### Work instructions
Below are some records. Write out the lines from the one containing "Morra risponde piccato" to the last line, word for word, leaving out pictures.

(Short descriptive text snippets)
^^^^^^^^

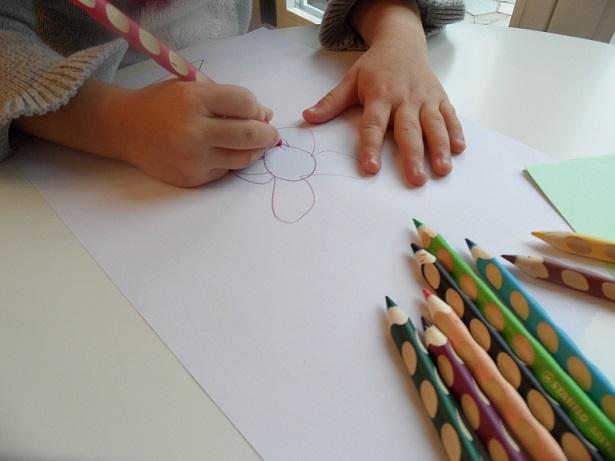 Little artist at work. Photo © genevafamilydiaries.net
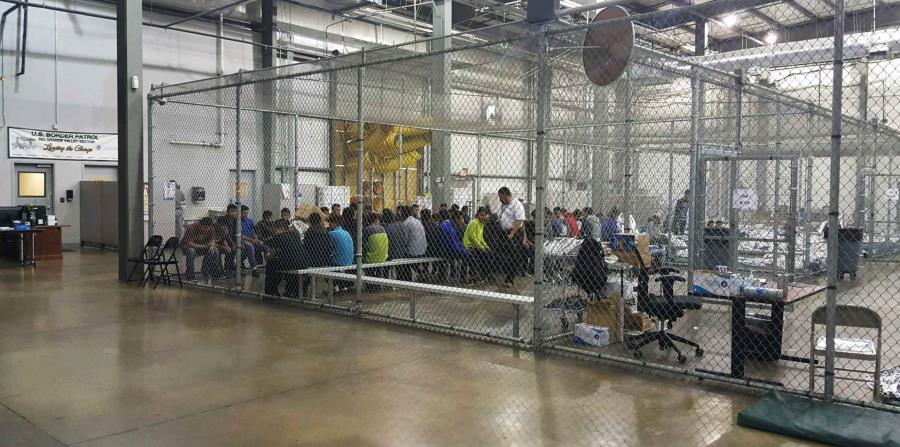 En esta fotografía proporcionada por la Oficina de Aduanas y Protección Fronteriza de Estados Unidos, personas que han sido detenidas por intentar entrar al país sin autorización, están sentadas en una de las jaulas en el centro de McAllen, Texas (horizontal-x3)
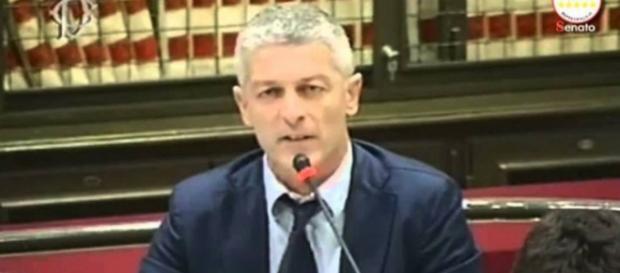 Morra risponde piccato a Salvini e Berlusconi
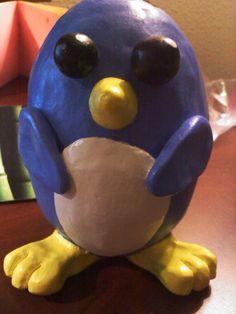 Pinch pot penguin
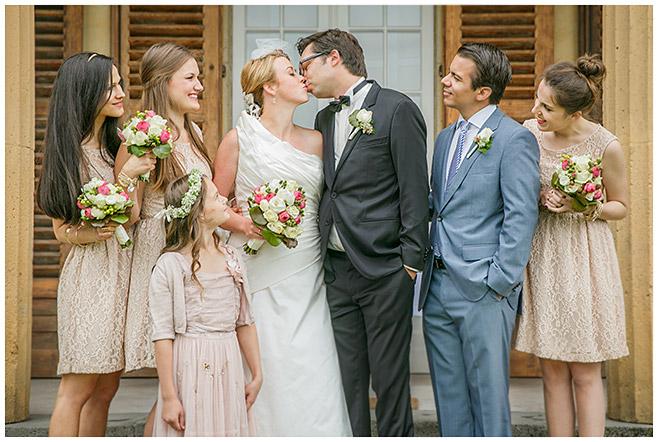 Gruppenfoto bei Hochzeit mit Brautpaar, Brautjungfern, Best Man und Blumenmädchen © Hochzeitsfotograf Berlin hochzeitslicht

^^^^^^^^

### Task result
 Morra risponde piccato a Salvini e Berlusconi
 Pinch pot penguin
 Gruppenfoto bei Hochzeit mit Brautpaar, Brautjungfern, Best Man und Blumenmädchen © Hochzeitsfotograf Berlin hochzeitslicht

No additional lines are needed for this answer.